Let’s work through this with an example: find the amount of copper extracted when 2 g of copper(II) oxide was heated with 2 g of carbon.

• ### STEP 1: Write the chemical equation and highlight the substances you are interested in

2CuO (s) + C (s) ⟶ 2Cu (s) + CO2 (g)

• ### STEP 2: Convert any given data to number of moles

Molar mass of CuO = 64 + 16 = 80 g/mol
No. of moles of CuO =
2 ÷ 80 = 0.025 mol

Molar mass of C = 12 g/mol
No. of moles of C = 2 ÷
12 = 0.167 mol

• ### STEP 3: State the mole ratio of reactants

Ratio of C to CuO = 1:2

• ### STEP 4: Select a suspect and consider if it were reacted fully, would there be too much of the other reactant

Consider the case that CuO were completely reacted:

No. of moles of C used = 1/2 × 0.025 = 0.0125 mol

There was only enough CuO to react with 0.0125 mol of C, which was less than the 0.167 mol of C provided. Therefore, CuO was limiting and C was in excess.

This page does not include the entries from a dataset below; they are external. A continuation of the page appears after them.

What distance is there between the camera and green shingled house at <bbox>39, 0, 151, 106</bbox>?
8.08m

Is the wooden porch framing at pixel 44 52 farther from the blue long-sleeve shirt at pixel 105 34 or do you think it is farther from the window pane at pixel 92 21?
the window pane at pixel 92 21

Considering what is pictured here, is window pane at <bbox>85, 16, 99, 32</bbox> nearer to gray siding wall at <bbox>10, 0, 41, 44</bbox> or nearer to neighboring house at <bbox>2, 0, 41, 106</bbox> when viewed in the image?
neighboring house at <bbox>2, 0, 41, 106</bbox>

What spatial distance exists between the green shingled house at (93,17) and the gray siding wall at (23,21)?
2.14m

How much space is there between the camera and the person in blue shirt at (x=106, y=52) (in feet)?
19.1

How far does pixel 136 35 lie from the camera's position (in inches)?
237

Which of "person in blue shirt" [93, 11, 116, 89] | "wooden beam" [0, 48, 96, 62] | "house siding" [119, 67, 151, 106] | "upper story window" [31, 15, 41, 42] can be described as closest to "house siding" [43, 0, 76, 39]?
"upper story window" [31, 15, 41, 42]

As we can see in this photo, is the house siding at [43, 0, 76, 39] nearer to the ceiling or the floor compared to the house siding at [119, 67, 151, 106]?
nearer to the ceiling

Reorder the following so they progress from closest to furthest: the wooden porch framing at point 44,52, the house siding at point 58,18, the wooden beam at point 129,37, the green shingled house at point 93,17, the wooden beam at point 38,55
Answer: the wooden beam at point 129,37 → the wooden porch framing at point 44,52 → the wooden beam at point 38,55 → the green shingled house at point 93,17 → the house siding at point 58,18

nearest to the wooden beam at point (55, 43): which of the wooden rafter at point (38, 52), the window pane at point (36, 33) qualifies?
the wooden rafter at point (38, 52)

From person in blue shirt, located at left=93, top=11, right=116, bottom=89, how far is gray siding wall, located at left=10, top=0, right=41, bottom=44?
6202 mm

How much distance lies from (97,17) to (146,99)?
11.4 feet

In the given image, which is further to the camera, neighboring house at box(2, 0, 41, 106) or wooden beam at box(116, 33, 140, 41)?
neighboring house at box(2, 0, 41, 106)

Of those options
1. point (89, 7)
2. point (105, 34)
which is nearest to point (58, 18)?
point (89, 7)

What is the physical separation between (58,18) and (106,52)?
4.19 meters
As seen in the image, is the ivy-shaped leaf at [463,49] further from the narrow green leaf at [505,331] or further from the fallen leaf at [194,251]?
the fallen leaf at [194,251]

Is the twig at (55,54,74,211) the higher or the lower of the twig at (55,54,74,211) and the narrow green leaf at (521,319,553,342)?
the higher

• ### STEP 5: State the mole ratio of limiting reactant to product

Ratio of CuO to Cu = 2:2 = 1:1

• ### STEP 6: Use the limiting reactant to calculate the amount of product formed

No. of moles of Cu formed = 1/1 × 0.0250 = 0.0250 mol

## 5. Desperate to separate

Since the excess reactant is only partially reacted, the unreacted portion remains in the resulting mixture. Therefore, to purify the product, we will need to separate the unreacted portion.